● TEXT SHOWN
The hard part is everything after v1

Most ontology projects die not at design but at the first change request. MedaCore's day-2 handbook (a real example of the discipline you should ship for any production ontology):

Semver, ontology-flavoured

  • PATCH (0.3.0 → 0.3.1) — labels, comments, examples. No axiom changes. Downstream queries never break.
  • MINOR (0.3.0 → 0.4.0) — additive: new classes, new properties, looser domains. Old queries still work.
  • MAJOR (0.3.0 → 1.0.0) — breaking: tighter domains, removed classes, restructured hierarchies. Triggers a deprecation window.

Deprecation, not deletion

Removing a class people might still be querying is hostile. Instead:

:OldCausalityCode a owl:Class ;
    owl:deprecated true ;
    rdfs:comment "Use :CausalityAssessment + :whoUMC instead." ;
    skos:exactMatch :CausalityAssessment .

Three releases later, after every known consumer migrates (checked via SPARQL access logs), the class is finally dropped.

Change-request workflow

  1. Stakeholder files a request (Jira / GitHub issue).
  2. Ontology engineer drafts the change as a PR.
  3. CI runs robot diff and posts the human-readable summary to the PR.
  4. The Ontology Council (PV lead, data lead, regulatory affairs) reviews the diff. A MAJOR change requires written consumer sign-off.
  5. On merge, a new versioned PURL is published.

● SOURCE INFORMATION
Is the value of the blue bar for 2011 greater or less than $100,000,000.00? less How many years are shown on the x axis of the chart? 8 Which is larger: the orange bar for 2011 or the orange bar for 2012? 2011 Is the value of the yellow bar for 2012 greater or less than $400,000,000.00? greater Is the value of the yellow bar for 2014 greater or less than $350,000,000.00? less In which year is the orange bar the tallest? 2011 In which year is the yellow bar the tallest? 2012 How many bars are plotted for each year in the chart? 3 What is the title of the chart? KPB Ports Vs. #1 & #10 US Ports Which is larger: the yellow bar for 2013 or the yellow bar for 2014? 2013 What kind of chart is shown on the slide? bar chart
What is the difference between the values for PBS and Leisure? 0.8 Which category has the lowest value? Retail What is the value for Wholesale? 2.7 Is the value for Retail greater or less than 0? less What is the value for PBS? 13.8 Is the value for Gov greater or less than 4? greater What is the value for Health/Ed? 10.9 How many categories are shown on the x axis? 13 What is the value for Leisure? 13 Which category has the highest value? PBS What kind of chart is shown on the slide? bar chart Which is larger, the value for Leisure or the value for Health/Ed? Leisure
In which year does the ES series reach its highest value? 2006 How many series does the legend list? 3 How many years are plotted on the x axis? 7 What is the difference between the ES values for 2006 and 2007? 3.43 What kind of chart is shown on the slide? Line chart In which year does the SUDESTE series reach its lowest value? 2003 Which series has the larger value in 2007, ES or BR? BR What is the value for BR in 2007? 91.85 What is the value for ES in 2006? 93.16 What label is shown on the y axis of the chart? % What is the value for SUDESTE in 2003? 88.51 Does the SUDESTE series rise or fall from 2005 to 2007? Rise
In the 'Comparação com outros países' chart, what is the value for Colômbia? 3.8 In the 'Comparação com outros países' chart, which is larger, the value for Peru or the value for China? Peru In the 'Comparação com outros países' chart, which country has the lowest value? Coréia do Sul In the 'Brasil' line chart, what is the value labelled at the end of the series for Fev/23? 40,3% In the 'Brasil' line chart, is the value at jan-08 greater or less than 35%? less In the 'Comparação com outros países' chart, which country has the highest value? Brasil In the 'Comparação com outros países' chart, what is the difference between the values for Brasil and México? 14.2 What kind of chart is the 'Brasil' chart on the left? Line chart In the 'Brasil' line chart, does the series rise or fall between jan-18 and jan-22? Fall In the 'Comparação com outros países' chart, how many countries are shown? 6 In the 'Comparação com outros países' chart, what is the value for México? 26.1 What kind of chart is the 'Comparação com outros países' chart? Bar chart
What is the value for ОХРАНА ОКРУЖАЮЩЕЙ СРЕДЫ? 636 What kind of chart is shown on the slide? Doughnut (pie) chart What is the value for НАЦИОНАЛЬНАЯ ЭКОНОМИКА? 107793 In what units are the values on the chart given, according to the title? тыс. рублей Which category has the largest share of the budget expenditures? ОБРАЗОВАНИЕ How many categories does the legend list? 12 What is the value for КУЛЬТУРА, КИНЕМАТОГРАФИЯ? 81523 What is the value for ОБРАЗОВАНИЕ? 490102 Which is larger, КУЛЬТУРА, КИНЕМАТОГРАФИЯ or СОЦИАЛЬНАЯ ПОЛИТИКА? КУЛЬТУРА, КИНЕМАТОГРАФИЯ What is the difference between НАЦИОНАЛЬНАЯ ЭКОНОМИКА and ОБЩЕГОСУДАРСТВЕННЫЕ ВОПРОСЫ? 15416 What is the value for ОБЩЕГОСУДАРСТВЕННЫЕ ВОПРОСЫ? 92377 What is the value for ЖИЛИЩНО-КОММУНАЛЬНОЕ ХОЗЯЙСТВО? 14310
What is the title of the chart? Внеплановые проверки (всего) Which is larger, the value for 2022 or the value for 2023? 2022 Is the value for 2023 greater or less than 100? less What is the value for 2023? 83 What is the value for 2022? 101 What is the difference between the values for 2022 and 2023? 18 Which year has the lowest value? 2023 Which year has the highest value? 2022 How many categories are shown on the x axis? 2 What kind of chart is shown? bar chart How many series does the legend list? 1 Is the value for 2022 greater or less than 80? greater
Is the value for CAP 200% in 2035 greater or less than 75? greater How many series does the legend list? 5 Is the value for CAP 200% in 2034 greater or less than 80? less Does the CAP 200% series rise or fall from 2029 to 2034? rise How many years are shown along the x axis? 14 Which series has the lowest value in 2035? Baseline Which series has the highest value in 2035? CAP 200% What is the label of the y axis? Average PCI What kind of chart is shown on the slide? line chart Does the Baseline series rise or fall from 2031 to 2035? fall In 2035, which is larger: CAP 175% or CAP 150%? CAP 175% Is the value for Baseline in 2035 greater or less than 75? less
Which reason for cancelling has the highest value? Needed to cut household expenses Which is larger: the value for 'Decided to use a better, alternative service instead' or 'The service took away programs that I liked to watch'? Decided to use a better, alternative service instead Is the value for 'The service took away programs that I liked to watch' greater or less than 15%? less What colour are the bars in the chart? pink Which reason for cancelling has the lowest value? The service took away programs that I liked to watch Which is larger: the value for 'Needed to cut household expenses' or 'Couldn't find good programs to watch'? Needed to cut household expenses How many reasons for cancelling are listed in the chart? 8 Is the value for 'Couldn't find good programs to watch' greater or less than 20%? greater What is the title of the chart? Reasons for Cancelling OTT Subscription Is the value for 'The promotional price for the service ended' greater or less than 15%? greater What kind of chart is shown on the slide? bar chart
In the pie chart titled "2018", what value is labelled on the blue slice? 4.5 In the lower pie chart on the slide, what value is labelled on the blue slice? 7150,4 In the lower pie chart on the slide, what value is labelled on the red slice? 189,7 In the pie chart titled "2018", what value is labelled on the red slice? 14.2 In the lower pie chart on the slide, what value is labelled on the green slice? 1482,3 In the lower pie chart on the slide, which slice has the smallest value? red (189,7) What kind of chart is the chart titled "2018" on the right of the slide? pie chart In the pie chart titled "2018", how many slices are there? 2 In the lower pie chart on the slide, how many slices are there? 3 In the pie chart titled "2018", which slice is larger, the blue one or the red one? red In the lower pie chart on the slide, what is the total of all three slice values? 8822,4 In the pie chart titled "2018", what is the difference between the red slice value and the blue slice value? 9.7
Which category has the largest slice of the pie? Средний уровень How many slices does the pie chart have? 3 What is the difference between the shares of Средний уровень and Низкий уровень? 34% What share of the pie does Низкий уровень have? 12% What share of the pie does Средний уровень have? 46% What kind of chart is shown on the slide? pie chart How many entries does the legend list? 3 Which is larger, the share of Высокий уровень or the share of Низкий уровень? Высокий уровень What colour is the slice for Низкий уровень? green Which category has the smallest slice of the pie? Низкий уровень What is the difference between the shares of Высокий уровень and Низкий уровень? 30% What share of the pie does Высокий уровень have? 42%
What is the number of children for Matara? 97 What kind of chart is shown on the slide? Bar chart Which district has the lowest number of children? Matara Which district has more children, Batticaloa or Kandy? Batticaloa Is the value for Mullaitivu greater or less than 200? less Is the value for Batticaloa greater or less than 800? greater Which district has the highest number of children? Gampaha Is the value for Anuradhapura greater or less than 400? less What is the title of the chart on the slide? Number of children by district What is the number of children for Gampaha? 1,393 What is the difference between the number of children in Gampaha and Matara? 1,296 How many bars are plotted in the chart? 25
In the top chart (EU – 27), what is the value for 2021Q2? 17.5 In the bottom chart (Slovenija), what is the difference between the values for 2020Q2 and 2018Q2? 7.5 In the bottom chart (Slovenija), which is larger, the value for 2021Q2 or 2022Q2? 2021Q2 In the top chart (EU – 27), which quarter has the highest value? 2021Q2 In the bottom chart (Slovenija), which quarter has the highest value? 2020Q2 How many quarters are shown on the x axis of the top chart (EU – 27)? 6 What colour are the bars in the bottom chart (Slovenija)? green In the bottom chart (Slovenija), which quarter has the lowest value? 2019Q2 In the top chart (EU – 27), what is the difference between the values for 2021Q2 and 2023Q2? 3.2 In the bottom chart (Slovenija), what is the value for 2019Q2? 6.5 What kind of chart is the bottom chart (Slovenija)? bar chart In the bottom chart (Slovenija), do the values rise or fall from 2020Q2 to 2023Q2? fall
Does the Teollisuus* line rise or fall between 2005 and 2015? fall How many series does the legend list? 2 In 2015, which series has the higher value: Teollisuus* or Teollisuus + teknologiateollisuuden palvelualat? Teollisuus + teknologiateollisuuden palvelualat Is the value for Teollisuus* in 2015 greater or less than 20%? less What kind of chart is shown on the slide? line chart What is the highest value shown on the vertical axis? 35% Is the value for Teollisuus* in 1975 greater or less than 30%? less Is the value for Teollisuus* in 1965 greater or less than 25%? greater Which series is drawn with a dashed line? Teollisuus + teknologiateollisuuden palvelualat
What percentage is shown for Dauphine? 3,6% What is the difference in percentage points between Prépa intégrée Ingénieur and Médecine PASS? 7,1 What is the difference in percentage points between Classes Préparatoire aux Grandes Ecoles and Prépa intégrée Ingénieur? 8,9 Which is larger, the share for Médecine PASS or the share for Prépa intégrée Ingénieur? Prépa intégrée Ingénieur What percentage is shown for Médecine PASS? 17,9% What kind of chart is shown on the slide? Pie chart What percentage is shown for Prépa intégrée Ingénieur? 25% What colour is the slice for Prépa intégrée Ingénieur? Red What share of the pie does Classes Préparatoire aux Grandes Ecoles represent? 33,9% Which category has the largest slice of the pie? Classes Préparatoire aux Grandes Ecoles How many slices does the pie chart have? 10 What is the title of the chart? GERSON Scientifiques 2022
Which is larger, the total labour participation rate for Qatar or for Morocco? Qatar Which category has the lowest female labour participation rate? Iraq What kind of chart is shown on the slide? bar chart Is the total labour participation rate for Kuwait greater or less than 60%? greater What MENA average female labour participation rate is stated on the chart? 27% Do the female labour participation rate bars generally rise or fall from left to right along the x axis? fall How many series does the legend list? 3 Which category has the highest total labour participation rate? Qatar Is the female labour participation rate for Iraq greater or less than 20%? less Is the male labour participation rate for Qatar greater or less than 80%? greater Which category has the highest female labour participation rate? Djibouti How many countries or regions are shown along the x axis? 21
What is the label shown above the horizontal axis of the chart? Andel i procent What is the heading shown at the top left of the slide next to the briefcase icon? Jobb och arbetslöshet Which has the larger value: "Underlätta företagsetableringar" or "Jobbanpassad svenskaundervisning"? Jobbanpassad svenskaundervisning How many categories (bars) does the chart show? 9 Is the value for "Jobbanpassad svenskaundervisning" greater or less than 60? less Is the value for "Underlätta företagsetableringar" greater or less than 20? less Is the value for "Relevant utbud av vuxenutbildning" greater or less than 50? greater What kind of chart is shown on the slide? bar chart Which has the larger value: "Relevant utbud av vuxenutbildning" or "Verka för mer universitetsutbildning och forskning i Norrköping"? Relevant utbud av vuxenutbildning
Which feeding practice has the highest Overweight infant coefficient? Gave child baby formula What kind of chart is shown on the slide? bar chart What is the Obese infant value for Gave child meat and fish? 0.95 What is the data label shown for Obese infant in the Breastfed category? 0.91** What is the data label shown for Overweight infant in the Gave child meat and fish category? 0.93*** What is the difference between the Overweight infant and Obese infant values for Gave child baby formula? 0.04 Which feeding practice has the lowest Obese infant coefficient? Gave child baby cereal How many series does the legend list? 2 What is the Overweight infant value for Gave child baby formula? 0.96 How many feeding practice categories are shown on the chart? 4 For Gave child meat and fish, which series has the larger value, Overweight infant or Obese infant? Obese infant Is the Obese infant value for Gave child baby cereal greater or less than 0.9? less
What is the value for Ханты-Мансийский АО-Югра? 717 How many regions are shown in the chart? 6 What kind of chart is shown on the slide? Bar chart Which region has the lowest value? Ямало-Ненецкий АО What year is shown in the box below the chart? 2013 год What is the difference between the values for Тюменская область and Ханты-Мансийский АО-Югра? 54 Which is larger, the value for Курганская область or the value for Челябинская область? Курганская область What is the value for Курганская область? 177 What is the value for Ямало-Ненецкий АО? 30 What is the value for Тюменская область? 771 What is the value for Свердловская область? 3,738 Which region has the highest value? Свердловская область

● REQUIRED ACTION A
Repeat the ontology handbook text word for word, between "Three releases later, after" and "change as a PR.", inclusive.
● REQUIRED ACTION B
Pick up the ontology handbook text from its final line and keep writing it.

● WRITTEN REPLY A
Three releases later, after every known consumer migrates (checked via SPARQL access logs), the class is finally dropped.

Change-request workflow

  1. Stakeholder files a request (Jira / GitHub issue).
  2. Ontology engineer drafts the change as a PR.

● WRITTEN REPLY B
The cardinal sin

Editing the ontology in place on the production triplestore without going through the file → PR → CI → PURL cycle. You instantly lose reproducibility, auditability and the regulator's trust. The triplestore is a cache of the git-versioned source of truth — never the other way around.

Analogy

Treat your ontology the way a library treats its catalogue rules. New cataloguing rules are debated, approved, versioned and published — the old shelves don't get re-cataloged overnight; the new rule applies to new acquisitions and old records are migrated on a schedule. A library that changed its cataloguing rules silently would be unusable. So would your ontology.

Reflect

Day-2 is where the engineering in 'ontology engineering' actually shows up. The reasoner is impressive at design time. The deprecation policy is what keeps you employed two years later.

  • Sketch the consumer notification policy MedaCore needs before its first MAJOR release.
  • How would you measure whether a deprecated class is safe to remove?